Short exercise:
Repeat the lines from the line with "Which appears further" up to and including the line with "20.2 inches", keeping every character unchanged.

Material provided:
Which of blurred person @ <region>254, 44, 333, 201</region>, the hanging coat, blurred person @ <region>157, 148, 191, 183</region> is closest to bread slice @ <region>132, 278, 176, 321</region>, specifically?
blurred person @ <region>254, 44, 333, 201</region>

...

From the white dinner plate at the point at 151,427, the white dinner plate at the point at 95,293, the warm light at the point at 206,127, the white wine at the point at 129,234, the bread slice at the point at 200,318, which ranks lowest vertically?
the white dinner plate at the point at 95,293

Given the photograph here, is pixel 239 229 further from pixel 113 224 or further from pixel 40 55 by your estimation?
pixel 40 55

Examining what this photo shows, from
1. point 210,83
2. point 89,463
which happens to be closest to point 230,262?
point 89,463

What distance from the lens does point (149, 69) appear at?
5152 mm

...

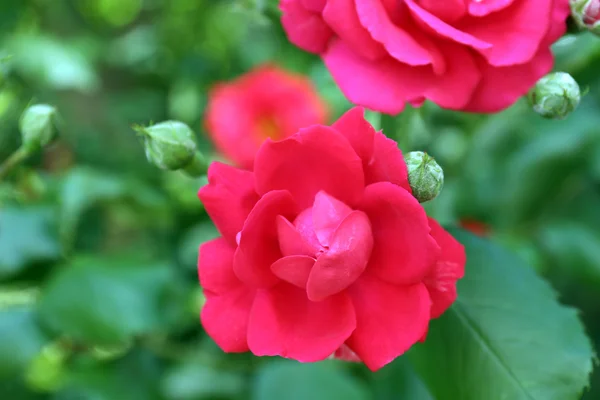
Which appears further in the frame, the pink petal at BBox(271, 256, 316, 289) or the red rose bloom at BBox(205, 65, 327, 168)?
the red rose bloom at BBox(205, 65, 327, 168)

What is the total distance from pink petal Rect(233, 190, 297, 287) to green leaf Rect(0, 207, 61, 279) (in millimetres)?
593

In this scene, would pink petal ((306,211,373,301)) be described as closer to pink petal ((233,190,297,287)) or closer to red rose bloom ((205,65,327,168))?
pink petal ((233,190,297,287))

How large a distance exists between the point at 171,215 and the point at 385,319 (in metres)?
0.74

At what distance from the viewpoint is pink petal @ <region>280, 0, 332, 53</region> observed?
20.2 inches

Answer below:
Which appears further in the frame, the pink petal at BBox(271, 256, 316, 289) or the red rose bloom at BBox(205, 65, 327, 168)?
the red rose bloom at BBox(205, 65, 327, 168)

What is the total distance from pink petal Rect(233, 190, 297, 287) to green leaf Rect(0, 207, 61, 279) (in millimetres)?
593

In this scene, would pink petal ((306,211,373,301)) be described as closer to pink petal ((233,190,297,287)) or closer to red rose bloom ((205,65,327,168))?
pink petal ((233,190,297,287))

How large a distance exists between the point at 171,215 and the point at 385,319 (in metres)?
0.74

At what distance from the viewpoint is pink petal @ <region>280, 0, 332, 53</region> observed?
20.2 inches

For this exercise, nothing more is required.